Integer sum as binomial coefficient

Question

What's the rule for expressing integer sums as binomial coefficients? That is, for $p=1$ it is $$\sum_{n=1}^N n^p = {{N+1}\choose 2} $$ What is it for higher powers?

Answer 1

There are multiple ways to express the power sum in terms of binomial coefficients. Besides the Bernoulli numbers, as some have mentioned in the comments, here's a way that uses the Stirling numbers of the second kind $\left \{n \atop k \right\}$. These count the number of ways to distribute $n$ objects into $k$ nonempty subsets.
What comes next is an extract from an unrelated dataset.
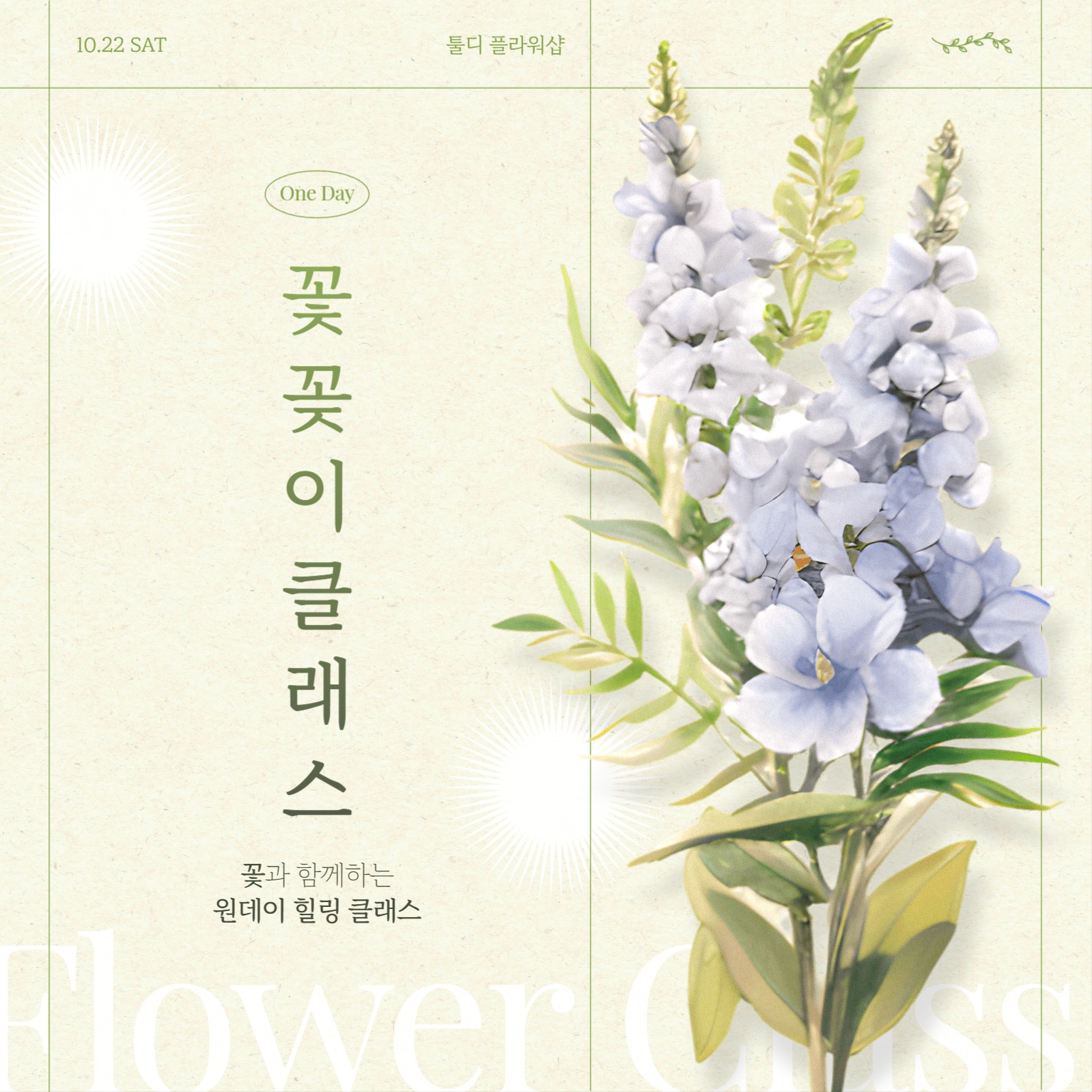 꽃꽂이 클래스 모집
$$ \sum_{n=1}^N n^p = \sum_{k=1}^p \binom{N+1}{k+1} \left\{ p \atop k \right\} k! .$$

Proof. How many functions $f$ are there from the set $\{1, 2, \ldots, p+1 \}$ to the set $\{1, 2, \ldots, N+1\}$ such that $f(1) > f(j)$ for any $j \in \{2, \ldots, p+1\}$?
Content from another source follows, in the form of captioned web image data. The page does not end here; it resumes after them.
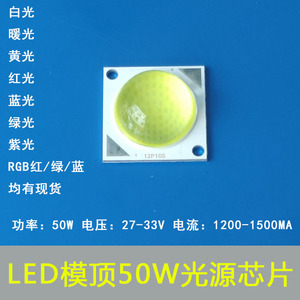LED模顶光源50W集成大功率灯珠COB芯片轨道灯投光灯路灯维修配件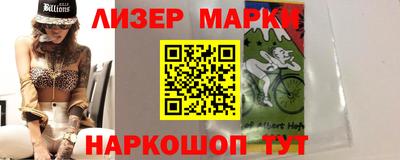 мефедрон VHQ Среднеуральск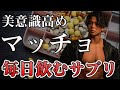 【筋肥大!?】チャンピオンはサプリにもこだわる!詳しい解説付き!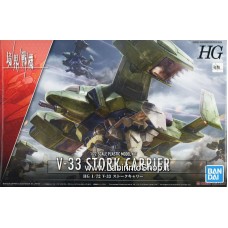 Bandai V-33 Storkcarry (HG)  Plastic Model Kit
Answer 1: Condition on the value of $f(1)$. If $f(1) = n+1$, then there are $n$ choices for $f(2)$, $n$ choices for $f(3)$, etc., for a total of $n^p$ functions. Summing over all possible values of $n$ gives the left side.
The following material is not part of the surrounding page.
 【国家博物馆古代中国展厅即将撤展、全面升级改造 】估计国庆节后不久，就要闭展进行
Answer 2: Condition on the number of elements in the range of $f$. If the range of $f$ has $k+1$ elements, there are $\binom{N+1}{k+1}$ ways to choose exactly which elements will comprise the range. The largest of these must be $f(1)$, and the remaining $p$ elements in the domain must be mapped to the other $k$ elements in the range. There are $\left \{ p \atop k \right\}$ ways to assign the remaining $p$ elements to $k$ nonempty groups, and then $k!$ ways to assign these groups to the actual $k$ remaining elements in the range. (More generally, the number of onto functions from a $p$-set to a $k$-set is $\left \{ p \atop k \right\} k!$.) Summing over all possible values of $k$ gives the right side.

Answer 2

$\def\str#1#2{\left\{#1\atop#2\right\}}$ Let $\str{n}{m}$ be the Stirling number of the second kind, It can be defined by the formula $$ X^p=\sum_{m=0}^p\str{p}{m}X(X-1)\cdots(X-m+1)\tag 1 $$ This implies that $$\eqalign{ n^p&=\sum_{m=0}^p m!\str{p}{m}\binom{n}{m}\tag 2\cr &=\sum_{m=0}^p m!\str{p}{m}\left(\binom{n+1}{m+1} -\binom{n}{m+1}\right)\cr } $$ So, taking the sum for $n=1,2,\ldots,N$ we get $$ \sum_{n=1}^Nn^p=\sum_{m=0}^pm!\str{p}{m}\left(\binom{N+1}{m+1} -\binom{1}{m+1}\right) $$ Noting that $\str{p}{0}=0$ for $p>0$ we conclude that $$ \sum_{n=1}^Nn^p=\sum_{m=1}^pm!\str{p}{m} \binom{N+1}{m+1} $$ For $p=1$, we have $\str{1}{1}=1$, and we get the OP's formula. For $p=2$ we have $\str{2}{1}=1$ and $\str{2}{2}=1$, $$ \sum_{n=1}^Nn^2= \binom{N+1}{2} +2\binom{N+1}{3} $$ and for $p=3$ we have $\str{3}{1}=1$, $\str{3}{2}=3$ and $\str{3}{3}=1$, hence $$ \sum_{n=1}^Nn^3= \binom{N+1}{2} + 6 \binom{N+1}{3} +6 \binom{N+1}{4} . $$